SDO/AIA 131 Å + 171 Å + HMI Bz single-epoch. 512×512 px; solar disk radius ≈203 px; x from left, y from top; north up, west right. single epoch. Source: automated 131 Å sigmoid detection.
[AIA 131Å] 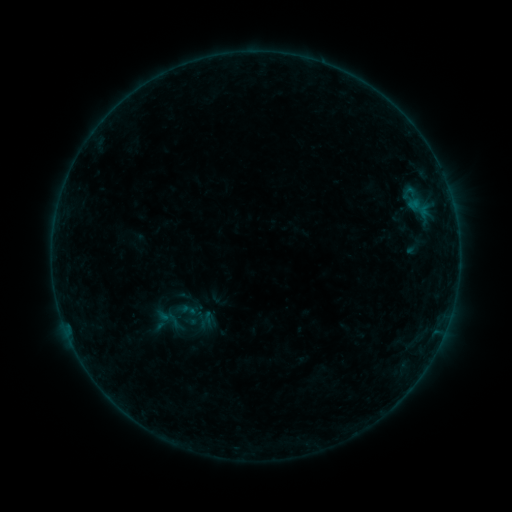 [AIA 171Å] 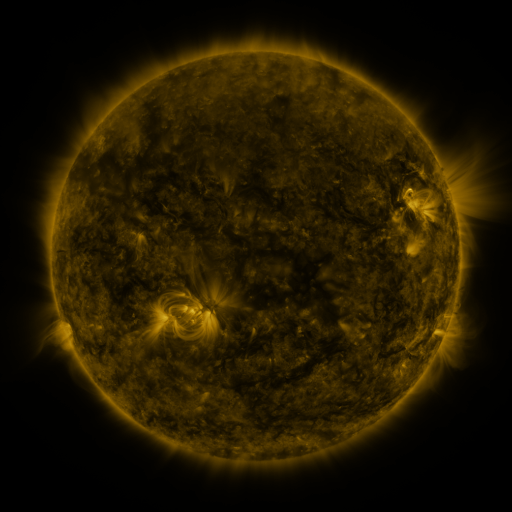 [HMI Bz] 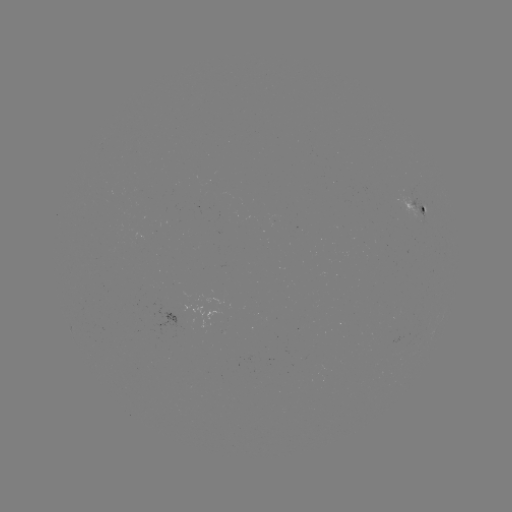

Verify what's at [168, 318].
◆ ◆ ◆ ◆
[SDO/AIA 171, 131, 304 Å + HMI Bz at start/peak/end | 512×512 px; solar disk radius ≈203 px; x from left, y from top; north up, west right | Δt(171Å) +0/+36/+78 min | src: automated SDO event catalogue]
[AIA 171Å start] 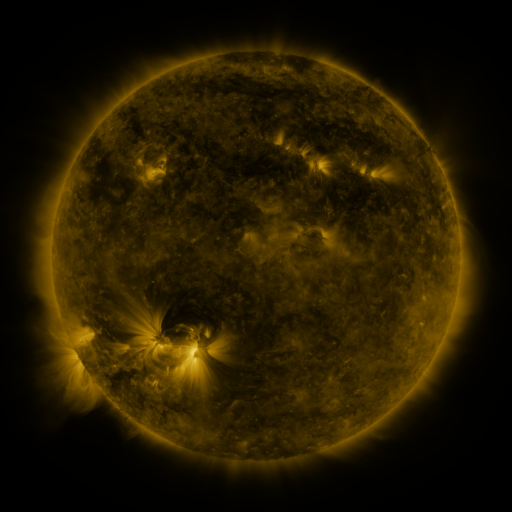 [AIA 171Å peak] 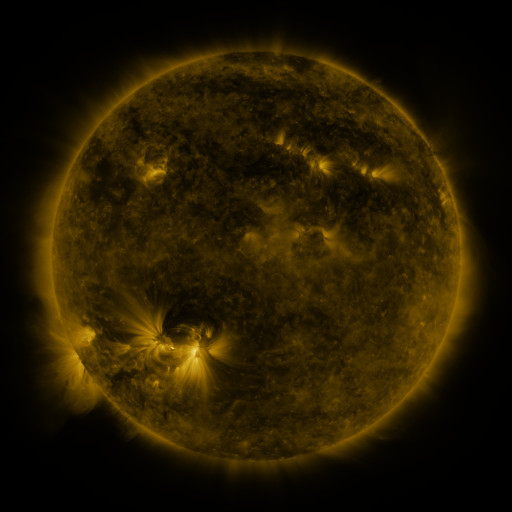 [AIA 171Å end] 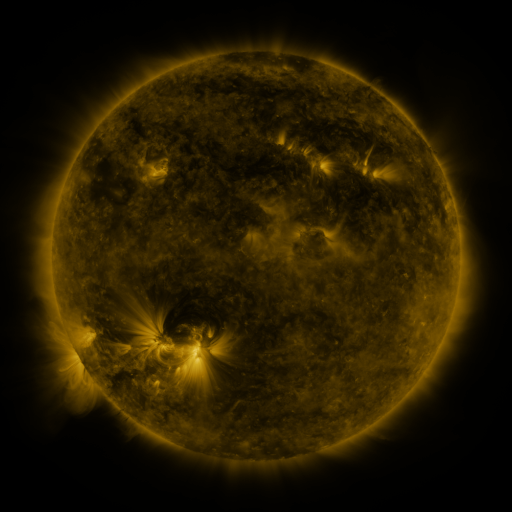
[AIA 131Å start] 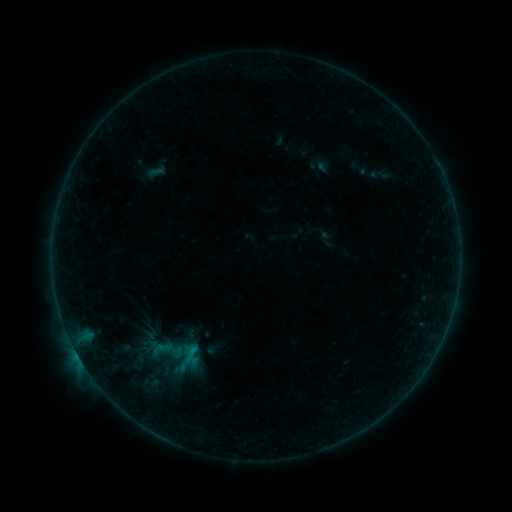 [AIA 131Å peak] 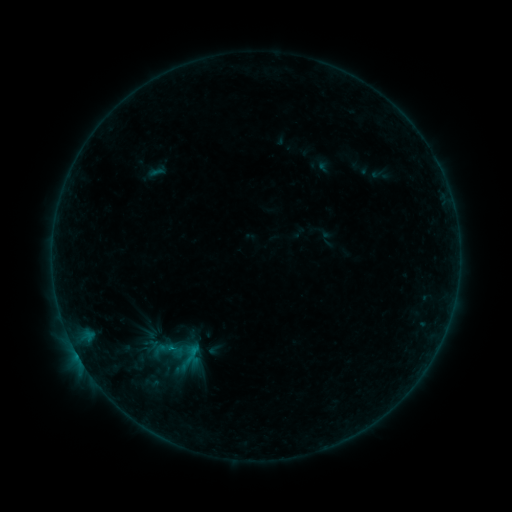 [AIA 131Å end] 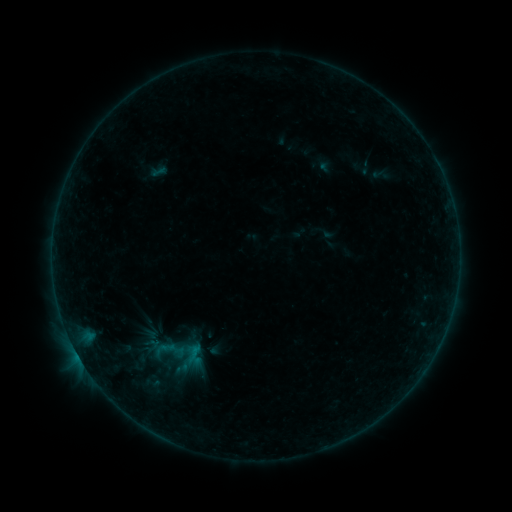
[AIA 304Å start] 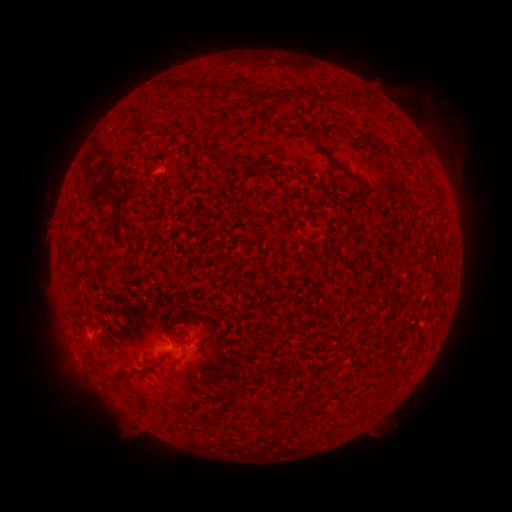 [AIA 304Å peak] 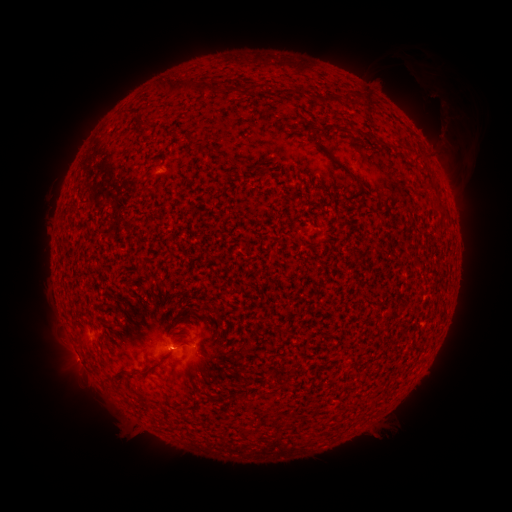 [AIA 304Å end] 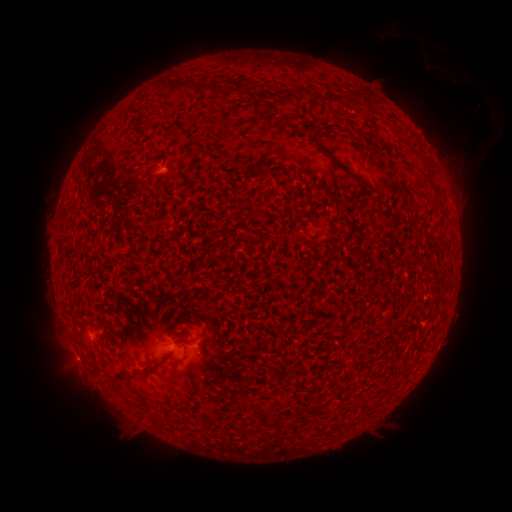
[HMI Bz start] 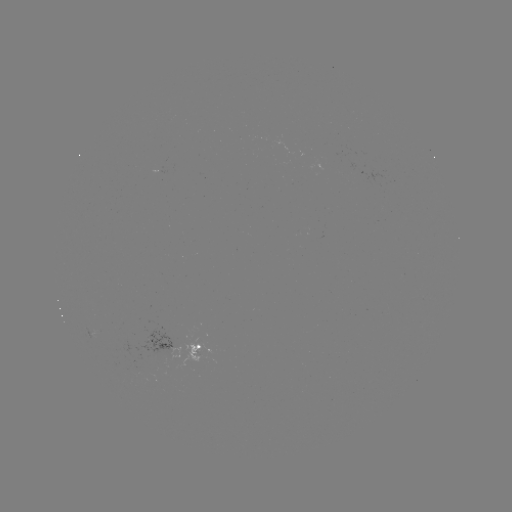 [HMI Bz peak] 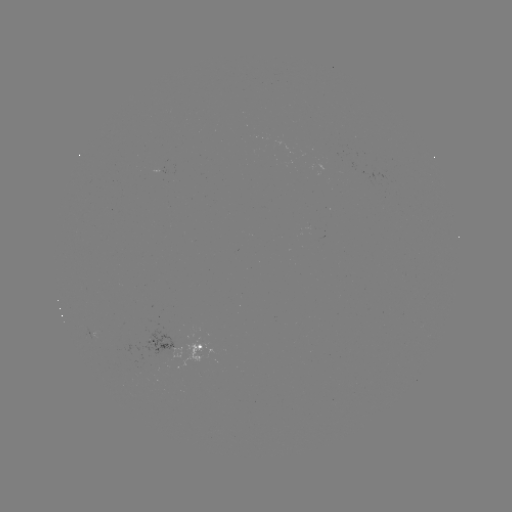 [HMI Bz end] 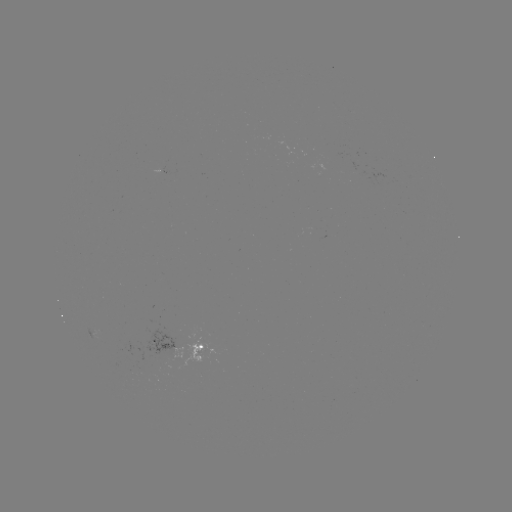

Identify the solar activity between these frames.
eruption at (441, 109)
◆ ◆ ◆ ◆
- _Objective_
Gather each line of the material above that contains the word "disk". Case counts.

- _Task solution_
SDO/AIA 131 Å + 171 Å + HMI Bz single-epoch. 512×512 px; solar disk radius ≈203 px; x from left, y from top; north up, west right. single epoch. Source: automated 131 Å sigmoid detection.
[SDO/AIA 171, 131, 304 Å + HMI Bz at start/peak/end | 512×512 px; solar disk radius ≈203 px; x from left, y from top; north up, west right | Δt(171Å) +0/+36/+78 min | src: automated SDO event catalogue]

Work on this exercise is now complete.